Киирис негромко вскрикнула, когда палец скользнул внутрь нее. Откинулась назад, опираясь на руку, чтобы не упасть. Она была гибкой, и дьяволица внутри нее от души использовала это качество, бессовестно выставляя тело так, чтобы император видел каждый изгиб. Та, другая, пусть скромничает и хныкает, но это все равно будет потом, после насыщения.
— Ты просто как шелк. — Он залпом допил вино, бросил кубок под ноги и ухватил пленницу за шею. Надавил пальцем на линию шрама. — Встань — и сядь снова.

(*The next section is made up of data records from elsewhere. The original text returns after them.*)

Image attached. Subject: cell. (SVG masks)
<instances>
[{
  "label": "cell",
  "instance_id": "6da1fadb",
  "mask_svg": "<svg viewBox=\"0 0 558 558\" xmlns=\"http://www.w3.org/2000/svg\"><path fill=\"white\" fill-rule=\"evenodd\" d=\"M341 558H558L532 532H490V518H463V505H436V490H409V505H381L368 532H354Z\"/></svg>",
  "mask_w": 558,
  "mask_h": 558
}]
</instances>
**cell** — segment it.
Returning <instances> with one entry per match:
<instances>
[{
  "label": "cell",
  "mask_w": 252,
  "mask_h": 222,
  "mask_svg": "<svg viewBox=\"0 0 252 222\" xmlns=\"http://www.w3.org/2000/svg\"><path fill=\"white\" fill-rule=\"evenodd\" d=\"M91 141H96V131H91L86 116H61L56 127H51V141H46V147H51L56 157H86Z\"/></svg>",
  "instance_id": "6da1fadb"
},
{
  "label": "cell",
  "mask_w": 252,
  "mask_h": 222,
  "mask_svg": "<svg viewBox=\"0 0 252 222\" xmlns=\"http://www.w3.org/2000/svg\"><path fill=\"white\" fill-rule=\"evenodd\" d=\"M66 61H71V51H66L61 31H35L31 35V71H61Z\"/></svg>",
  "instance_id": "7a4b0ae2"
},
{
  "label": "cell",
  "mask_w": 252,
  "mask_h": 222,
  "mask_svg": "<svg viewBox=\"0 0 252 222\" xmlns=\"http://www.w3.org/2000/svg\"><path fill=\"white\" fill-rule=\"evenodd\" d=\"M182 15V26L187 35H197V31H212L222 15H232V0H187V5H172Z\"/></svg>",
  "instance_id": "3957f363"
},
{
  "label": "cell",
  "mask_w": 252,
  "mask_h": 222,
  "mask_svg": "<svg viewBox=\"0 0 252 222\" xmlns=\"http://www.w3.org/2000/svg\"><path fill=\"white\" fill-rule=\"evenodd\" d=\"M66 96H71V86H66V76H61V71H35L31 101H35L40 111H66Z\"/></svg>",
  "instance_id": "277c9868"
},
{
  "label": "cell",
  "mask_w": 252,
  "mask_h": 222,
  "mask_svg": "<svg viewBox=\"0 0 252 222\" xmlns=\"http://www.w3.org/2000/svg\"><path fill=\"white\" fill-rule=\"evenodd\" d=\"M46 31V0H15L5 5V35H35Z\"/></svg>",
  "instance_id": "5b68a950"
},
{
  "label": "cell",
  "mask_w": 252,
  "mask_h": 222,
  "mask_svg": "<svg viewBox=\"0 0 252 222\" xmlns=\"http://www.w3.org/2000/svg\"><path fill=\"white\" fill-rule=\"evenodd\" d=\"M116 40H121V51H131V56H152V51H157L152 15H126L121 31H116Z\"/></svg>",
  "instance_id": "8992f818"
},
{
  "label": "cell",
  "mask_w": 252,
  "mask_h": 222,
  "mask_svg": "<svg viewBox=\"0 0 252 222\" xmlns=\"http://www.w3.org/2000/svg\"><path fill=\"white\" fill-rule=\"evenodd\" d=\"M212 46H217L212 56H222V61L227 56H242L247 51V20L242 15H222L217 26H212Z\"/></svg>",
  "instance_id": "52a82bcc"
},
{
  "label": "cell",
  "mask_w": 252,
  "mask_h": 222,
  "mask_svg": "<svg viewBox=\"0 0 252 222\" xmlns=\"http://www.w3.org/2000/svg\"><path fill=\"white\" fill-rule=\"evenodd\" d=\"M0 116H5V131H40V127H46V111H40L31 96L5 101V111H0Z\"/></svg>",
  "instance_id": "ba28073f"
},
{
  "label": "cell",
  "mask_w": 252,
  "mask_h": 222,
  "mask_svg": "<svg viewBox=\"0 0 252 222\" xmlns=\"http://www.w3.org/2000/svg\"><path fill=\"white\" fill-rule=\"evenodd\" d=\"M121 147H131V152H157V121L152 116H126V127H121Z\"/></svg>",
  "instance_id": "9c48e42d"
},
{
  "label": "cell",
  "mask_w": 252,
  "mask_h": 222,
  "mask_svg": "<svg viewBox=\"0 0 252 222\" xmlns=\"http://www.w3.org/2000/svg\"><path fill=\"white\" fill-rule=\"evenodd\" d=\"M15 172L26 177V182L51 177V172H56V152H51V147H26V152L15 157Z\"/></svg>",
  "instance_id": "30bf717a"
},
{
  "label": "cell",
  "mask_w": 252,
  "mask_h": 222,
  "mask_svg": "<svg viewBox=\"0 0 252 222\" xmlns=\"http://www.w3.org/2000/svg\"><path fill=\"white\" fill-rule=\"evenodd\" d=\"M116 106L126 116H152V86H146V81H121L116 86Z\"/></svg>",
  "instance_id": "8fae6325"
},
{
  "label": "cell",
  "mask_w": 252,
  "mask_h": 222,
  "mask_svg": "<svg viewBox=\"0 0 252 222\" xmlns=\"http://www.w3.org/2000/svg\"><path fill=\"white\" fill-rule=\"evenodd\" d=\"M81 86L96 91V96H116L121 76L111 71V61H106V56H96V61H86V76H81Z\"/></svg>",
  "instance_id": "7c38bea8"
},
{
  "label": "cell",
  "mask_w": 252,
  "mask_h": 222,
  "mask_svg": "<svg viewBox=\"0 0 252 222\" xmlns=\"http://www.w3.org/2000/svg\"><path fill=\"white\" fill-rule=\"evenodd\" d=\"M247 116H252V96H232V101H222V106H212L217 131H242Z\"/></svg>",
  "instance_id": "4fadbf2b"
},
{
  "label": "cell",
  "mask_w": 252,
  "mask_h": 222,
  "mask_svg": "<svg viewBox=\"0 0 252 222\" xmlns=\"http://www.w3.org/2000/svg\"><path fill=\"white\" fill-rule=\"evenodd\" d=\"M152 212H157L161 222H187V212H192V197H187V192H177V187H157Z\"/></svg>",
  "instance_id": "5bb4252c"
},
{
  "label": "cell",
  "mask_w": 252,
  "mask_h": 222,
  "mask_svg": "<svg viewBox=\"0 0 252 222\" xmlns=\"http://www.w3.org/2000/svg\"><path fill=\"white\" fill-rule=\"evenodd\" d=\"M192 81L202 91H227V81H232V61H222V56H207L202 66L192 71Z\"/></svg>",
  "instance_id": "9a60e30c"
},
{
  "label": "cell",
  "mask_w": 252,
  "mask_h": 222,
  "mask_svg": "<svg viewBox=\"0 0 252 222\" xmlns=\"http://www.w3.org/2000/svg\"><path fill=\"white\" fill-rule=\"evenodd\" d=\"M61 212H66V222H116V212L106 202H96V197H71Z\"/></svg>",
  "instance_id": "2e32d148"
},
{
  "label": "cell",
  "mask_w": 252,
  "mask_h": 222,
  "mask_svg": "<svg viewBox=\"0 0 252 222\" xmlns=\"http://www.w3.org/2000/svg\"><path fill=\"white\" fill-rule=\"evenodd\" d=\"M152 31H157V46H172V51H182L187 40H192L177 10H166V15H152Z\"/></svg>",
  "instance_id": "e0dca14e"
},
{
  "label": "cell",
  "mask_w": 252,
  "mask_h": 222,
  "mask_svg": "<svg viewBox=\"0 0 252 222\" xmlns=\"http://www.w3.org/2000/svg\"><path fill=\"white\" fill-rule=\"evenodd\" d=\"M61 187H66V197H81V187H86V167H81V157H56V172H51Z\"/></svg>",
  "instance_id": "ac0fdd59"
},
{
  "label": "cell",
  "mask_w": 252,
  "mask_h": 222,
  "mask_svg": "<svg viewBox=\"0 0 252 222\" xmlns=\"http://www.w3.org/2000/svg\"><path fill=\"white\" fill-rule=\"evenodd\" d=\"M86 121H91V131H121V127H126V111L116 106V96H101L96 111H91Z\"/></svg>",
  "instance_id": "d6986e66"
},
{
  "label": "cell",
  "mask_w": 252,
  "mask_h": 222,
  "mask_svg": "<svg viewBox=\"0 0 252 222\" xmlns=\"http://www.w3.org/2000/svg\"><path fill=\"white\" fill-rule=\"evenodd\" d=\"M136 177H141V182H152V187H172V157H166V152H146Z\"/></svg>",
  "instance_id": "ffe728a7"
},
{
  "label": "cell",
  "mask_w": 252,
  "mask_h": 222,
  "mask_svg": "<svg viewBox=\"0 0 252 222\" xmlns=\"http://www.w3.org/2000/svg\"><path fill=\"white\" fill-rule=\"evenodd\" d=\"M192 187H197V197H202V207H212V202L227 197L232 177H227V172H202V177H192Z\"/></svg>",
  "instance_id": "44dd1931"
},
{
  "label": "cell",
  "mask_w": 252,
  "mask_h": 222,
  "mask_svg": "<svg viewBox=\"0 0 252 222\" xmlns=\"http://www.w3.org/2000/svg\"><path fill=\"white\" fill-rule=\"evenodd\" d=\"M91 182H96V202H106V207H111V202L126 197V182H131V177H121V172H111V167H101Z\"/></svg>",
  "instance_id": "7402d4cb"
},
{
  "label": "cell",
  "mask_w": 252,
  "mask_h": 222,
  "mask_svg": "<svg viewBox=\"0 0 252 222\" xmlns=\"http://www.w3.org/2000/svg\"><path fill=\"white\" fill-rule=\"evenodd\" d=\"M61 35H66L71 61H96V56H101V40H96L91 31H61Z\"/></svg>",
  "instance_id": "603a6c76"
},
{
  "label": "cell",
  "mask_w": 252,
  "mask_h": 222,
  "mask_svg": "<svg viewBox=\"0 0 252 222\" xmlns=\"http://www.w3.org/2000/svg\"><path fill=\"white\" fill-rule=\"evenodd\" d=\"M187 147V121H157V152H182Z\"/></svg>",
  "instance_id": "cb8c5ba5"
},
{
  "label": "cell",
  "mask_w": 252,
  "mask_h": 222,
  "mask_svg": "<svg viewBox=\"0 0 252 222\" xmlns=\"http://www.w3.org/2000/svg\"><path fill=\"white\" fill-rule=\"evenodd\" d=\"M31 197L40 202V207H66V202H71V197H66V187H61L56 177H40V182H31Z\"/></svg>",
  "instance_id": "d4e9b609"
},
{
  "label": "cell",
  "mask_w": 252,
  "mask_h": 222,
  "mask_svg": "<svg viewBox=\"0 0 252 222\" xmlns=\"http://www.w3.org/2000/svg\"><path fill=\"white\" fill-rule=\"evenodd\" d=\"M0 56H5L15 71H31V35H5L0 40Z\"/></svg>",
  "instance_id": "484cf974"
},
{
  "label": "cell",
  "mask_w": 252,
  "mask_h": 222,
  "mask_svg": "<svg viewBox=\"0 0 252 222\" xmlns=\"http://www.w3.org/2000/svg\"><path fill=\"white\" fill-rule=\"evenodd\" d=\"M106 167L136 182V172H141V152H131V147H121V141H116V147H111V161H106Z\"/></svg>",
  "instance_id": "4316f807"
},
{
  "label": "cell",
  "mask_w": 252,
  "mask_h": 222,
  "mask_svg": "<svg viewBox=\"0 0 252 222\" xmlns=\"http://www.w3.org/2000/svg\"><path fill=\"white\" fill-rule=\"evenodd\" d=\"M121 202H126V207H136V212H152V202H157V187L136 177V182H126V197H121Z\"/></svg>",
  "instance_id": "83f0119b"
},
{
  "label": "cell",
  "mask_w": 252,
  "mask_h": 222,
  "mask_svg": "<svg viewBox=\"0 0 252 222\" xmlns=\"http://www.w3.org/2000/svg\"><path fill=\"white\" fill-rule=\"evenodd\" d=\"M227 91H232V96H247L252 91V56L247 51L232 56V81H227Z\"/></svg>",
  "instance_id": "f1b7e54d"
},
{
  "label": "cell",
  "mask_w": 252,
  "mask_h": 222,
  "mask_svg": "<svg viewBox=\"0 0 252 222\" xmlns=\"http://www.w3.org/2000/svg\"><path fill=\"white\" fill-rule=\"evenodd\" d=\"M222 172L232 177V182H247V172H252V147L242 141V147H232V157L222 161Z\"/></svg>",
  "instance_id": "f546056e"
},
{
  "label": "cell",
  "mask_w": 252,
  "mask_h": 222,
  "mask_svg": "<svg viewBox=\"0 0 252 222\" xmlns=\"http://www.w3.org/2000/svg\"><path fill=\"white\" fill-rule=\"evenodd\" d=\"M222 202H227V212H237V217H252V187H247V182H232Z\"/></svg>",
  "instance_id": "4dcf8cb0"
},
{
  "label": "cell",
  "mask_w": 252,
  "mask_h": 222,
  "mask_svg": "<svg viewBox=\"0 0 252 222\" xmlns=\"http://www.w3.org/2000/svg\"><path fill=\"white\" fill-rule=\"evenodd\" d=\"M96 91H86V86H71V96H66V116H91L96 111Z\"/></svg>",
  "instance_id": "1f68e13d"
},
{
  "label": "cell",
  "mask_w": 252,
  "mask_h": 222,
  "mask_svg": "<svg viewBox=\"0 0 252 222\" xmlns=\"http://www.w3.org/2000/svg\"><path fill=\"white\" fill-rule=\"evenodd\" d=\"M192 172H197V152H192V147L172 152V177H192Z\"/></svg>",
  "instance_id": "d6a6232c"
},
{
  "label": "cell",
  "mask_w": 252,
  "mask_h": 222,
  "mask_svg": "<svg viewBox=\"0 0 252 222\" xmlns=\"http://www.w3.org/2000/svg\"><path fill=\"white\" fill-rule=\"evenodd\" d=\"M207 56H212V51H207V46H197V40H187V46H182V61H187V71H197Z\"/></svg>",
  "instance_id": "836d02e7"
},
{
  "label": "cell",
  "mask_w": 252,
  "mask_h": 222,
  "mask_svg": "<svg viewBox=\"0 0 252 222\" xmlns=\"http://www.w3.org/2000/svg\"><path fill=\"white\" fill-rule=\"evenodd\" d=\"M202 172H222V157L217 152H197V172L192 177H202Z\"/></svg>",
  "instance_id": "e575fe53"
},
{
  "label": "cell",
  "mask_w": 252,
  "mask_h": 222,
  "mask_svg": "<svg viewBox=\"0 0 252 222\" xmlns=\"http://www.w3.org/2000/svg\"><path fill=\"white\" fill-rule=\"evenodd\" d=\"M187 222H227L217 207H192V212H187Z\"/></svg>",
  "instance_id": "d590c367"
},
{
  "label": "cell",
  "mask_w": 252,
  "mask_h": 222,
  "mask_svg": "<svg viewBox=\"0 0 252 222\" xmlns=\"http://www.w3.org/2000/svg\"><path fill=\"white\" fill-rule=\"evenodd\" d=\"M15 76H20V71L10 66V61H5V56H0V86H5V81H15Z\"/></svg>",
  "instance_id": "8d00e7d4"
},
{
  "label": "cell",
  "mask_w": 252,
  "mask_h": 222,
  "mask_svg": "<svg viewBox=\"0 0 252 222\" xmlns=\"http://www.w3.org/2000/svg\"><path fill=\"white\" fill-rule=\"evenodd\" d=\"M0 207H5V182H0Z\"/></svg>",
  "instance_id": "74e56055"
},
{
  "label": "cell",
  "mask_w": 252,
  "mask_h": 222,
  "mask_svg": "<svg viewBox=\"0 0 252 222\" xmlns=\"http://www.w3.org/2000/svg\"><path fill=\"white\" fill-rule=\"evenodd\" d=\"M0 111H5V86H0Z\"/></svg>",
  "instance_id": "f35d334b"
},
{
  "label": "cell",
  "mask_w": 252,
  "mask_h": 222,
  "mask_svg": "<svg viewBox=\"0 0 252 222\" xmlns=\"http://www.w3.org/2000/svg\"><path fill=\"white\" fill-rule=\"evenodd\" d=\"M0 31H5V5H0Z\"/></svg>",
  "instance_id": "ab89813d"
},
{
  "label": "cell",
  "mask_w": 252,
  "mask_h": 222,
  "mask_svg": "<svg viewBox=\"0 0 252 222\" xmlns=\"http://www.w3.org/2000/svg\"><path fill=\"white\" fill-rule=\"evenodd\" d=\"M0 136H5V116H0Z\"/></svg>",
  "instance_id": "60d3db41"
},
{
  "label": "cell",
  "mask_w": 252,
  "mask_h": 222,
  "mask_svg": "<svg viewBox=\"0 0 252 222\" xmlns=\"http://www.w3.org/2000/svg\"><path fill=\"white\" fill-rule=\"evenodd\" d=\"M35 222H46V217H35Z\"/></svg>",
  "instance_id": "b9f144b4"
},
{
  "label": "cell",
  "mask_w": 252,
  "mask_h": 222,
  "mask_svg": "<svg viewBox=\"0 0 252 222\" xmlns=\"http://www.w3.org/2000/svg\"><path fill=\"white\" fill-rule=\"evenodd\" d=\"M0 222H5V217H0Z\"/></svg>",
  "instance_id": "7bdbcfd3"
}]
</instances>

Она подчинилась, зажигаясь от одних лишь слов. Палец выскользнул — и она торопливо насадила себя на него. Выкрикнула, закусила губу. Это не то, совсем не то вожделение, но вряд ли сейчас можно рассчитывать на большее.
— Ты доволен моим ответом, император Дэйн? — мурлыкнула она.
— Никогда не понимал, отчего всем непременно нужна девственница. — Кажется, это означало «да».
— Был всего лишь один. — Она наклонилась, вынуждая его опустить ладонь ниже, на ключицу.
Ох, она думала быть соблазнительницей, а теперь едва ли не скулит от желания поскорее попробовать этого мужчину. Увидеть, каков он в минуты страсти, увидеть, что станет с его лицом, когда она пустит в ход язык.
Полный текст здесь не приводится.